6.3.1 L im itations o f the cell culture m odel
Findings in the neuronal culture model must be interpreted cautiously due to the difficulties associated with extrapolating from cell culture models to the brain. The complex 3-dimensional structure of the brain cannot be reliably replicated in vitro, especially when cells are grown in monolayer, as in the present study. Consequently, important cell-cell contacts and paracrine interactions may be absent in culture models, possibly resulting in aberrant cell behaviour. Furthermore, commonly used cell culture substrata do not effectively mimic the complex nature of the ECM that is present in vivo. Since the ECM influences neuronal migration (Sobeih & Corfas 2002), the latter is unlikely to be modelled accurately in cell culture. The presence of cell clusters in the cultures employed here suggests however, that the PDL substrate facilitated some degree of migration, albeit only in 2-dimensions. Indeed, PDL has been favoured as the
standard substrate for primary neuronal cultures (Hertz et al. 1989). The presence of cell clusters may be also due to neurons migrating over each other.

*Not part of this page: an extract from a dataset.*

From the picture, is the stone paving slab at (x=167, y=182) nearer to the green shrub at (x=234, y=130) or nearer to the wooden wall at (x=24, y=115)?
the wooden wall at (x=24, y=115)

As mentioned previously, neuronal-glial interactions influence neuronal maturation (Section 6.2.3). The present culture system aimed to model neuronal differentiation prior to the onset of fetal TH secretion. Although the abundance of mature astrocytes is minimal during this period, as evidenced by undetectable GFAP protein in fetal brain at 16 dg, interactions between neurons and glial progenitors/early differentiating glia may nevertheless be important for early neuronal migration/differentiation in vivo. Thus, the limited presence of glial cells in the cell culture model may have altered the characteristics of neuronal development compared with that in vivo. Indeed, NF-L protein was far lower in neuronal cell cultures than in fetal brain at 16 dg, despite NF-L mRNA abundance in the cultures being markedly higher than in fetal brain. As discussed previously (Section 4.4), this may have been due to impaired local translation of NF-L mRNA in dendrites, possibly because of inadequate dendritic development as a consequence of the absence of neuronal-glial interactions. This cell culture model may therefore be of limited relevance to later stages of fetal brain development when neuronal-glial interactions may be important. It is however thought to effectively model neuronal development prior to the onset of fetal TH synthesis, since cultures expressed T R al, c-erbAa2 and c-erbAa3 mRNA at similar levels to 16 dg fetal brain, and the up- regulation of a-IN protein by T3 mirrored the sensitivity of this protein to maternal thyroid status in early fetal brain. This cell culture model is therefore likely to serve as a useful model for future work aimed at studying the molecular mechanisms by which maternal TH regulates early neuronal differentiation.